The unexpected announcement, two days ahead of a key December OPEC meeting, was met with collective dismay in the Gulf region and drew warnings that Qatar could face retaliation from other oil-producing members.
Omani Oil Minister Mohammed al-Rumhi, a member of OPEC’s market monitoring committee, said the move by Qatar, which has been an OPEC member since 1961 and is to be the host of the Gas Exporting Countries Forum (GECF) next year, had further isolated the country and risked regional blowback.
“A number of countries could pull out [of the GECF] because of Qatar’s position,” said Rumhi: “I can tell you for sure the UAE will pull out of that organisation. I don’t think [the UAE] will continue and who knows [with] other countries like Algeria that are members of OPEC.”
While not a member of OPEC, Oman is part of the Russia-led group of non-OPEC producers party to a production-cut agreement that has been in place for nearly two years. Oman is also a member of the Gulf Cooperation Council (GCC) with Qatar, Saudi Arabia, Kuwait, the United Arab Emirates and Bahrain.
The timing of Qatar’s announcement suggests it was aimed at disrupting the OPEC gathering and send a hostile message to Riyadh ahead of a GCC summit it is to host December 9. Many hoped that meeting would end the 18-month dispute between Qatar and the “Arab Quartet” — Saudi Arabia, the United Arab Emirates, Bahrain and Egypt.
In June 2017, the quartet imposed a diplomatic boycott on Qatar over its alleged support of extremism and ties to Iran.

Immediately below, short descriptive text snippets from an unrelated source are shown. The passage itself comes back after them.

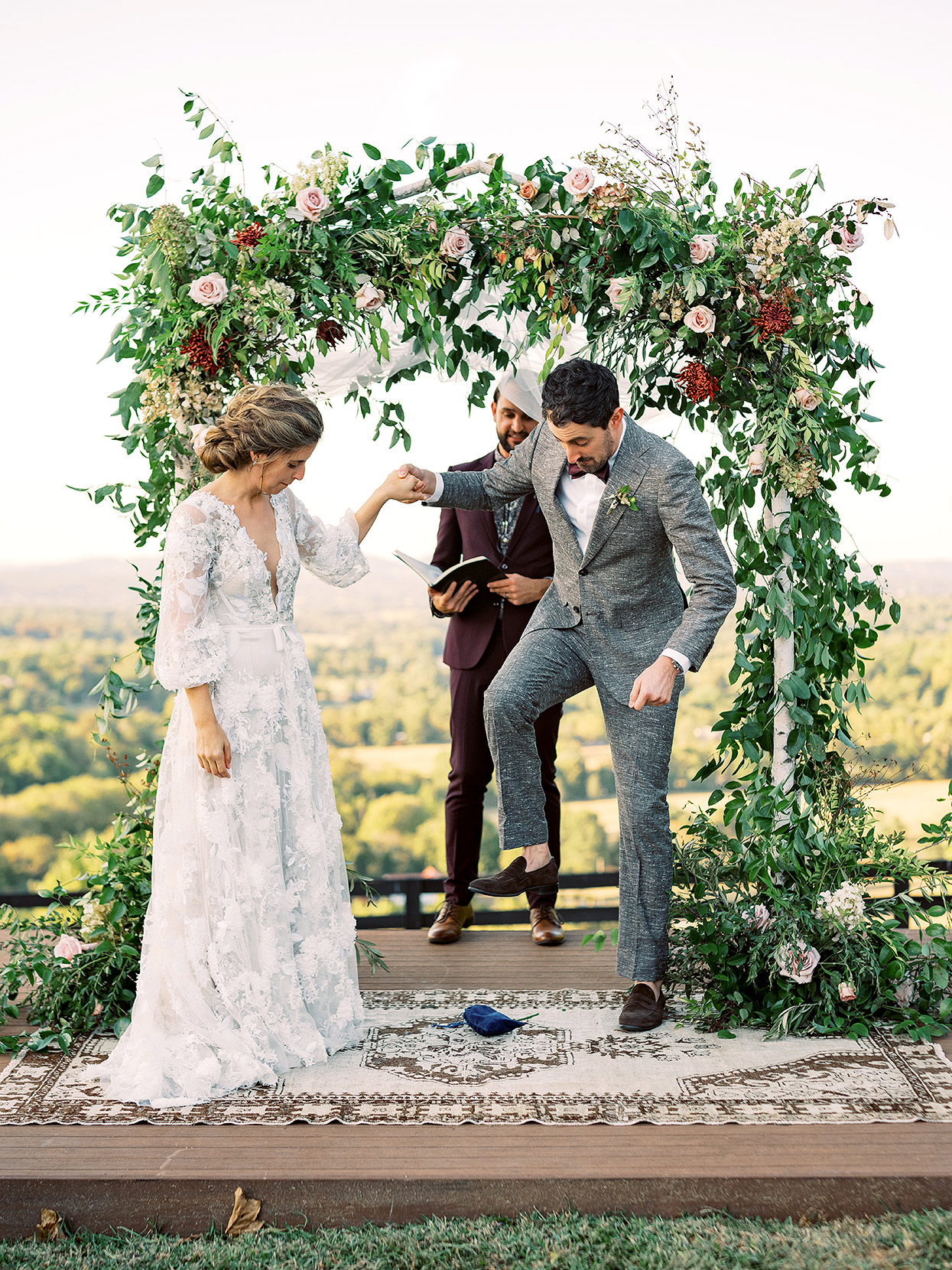Claire and Dan's outdoor ceremony with groom stomping glass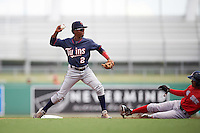 Minnesota Twins Gorge Munoz (2) throws to first as Lorenzo Cedrola (44) slides in during an Instructional League game against the Boston Red Sox on September 23, 2016 at JetBlue Park at Fenway South in Fort Myers, Florida.  (Mike Janes/Four Seam Images)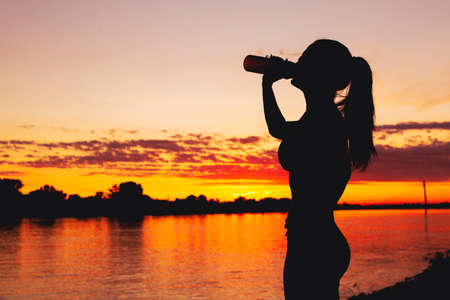 Thirsty young woman silhouette drinking refreshment from bottle at riverbank in sunset 版權商用圖片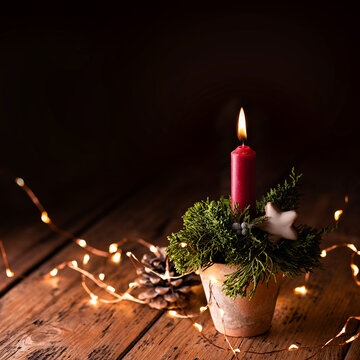 Christmas candle on rustic wood background in old clay pot, Advent decoration with magic lights and natural elements on dark square background with copy space - Xmas card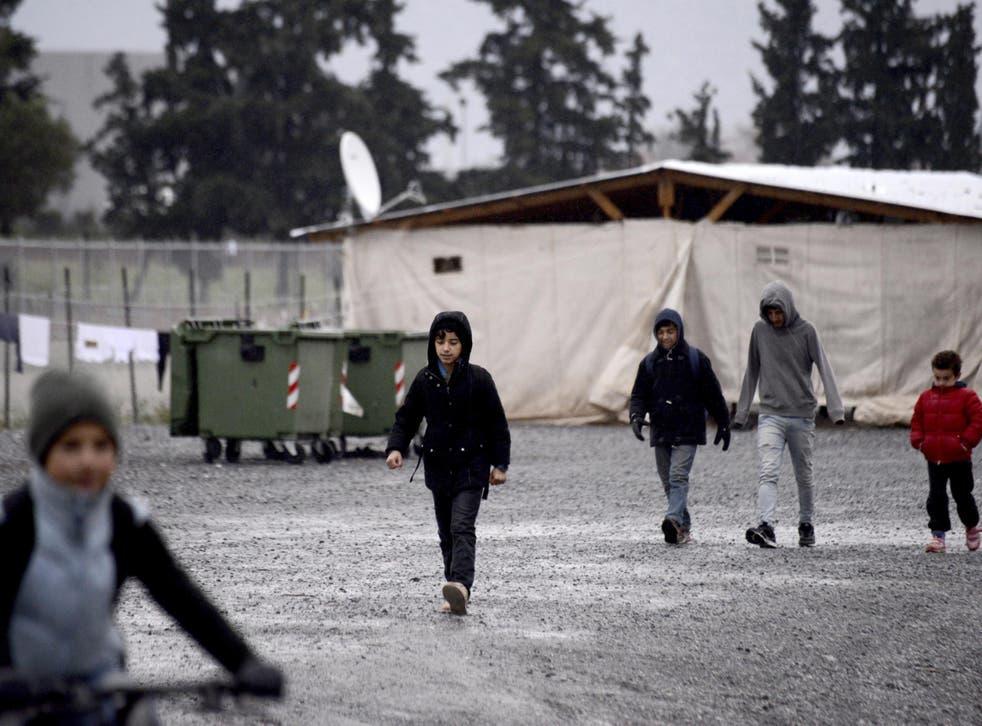 Children walk inside a refugee camp near the northern Greek city of Thessaloniki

Doha has refused the boycotting countries’ conditions to restore ties, initiated a media campaign against them and restored full relations with Tehran, seen as a principal threat to Arab states.
Ahead of the GCC summit there were indications that the dispute might end. Qatar’s OPEC announcement, however, indicated that the chasm between the two sides was widening and raised questions as to whether Doha could ever return to the Arab fold.
“I do not know how Qatar will return,” said Bahraini Foreign Minister Sheikh Khalid bin Ahmed al-Khalifa in an interview with Asharq al-Awsat, describing the dispute as “unprecedented and very deep.” “It has committed to the enemies of the region, such as Iran, and separated itself from the GCC,” he said.
“We are realistic in dealing with this issue and we don’t want to waste more time,” Sheikh Khalid added.
UAE Minister of State for Foreign Affairs Anwar Gargash derided Qatar’s decision to exit OPEC as a “political” manoeuvre aimed at recovering its dwindling power in the region.
“The political dimension of Qatar’s decision to withdraw from OPEC is an acknowledgment of its declining role and influence in view of its political isolation,” Gargash tweeted on December 3.
“The economic part of the withdrawal is less important and does not justify the decision at this time,” he added, a rebuke to Qatari claims that the country’s pull-out was due to economic considerations.
On December 6, he said the GCC would forge ahead despite the crisis with Qatar.
“The Gulf Cooperation Council carries on despite the Qatari crisis,” Gargash tweeted. “The main success of the council is in its economic agenda and the creation of a Gulf common market.”
He added: “The political crisis will end when the cause behind it ends and that is Qatar’s support of extremism and its interference in the stability of the region.”
The dispute with Qatar is not the region’s first. In 2014, the four countries recalled their ambassadors from Doha over Qatar’s support for the Muslim Brotherhood, which they said had undermined regional security.
That crisis was resolved after eight months in an emergency meeting in Riyadh, with the countries agreeing to turn a new page.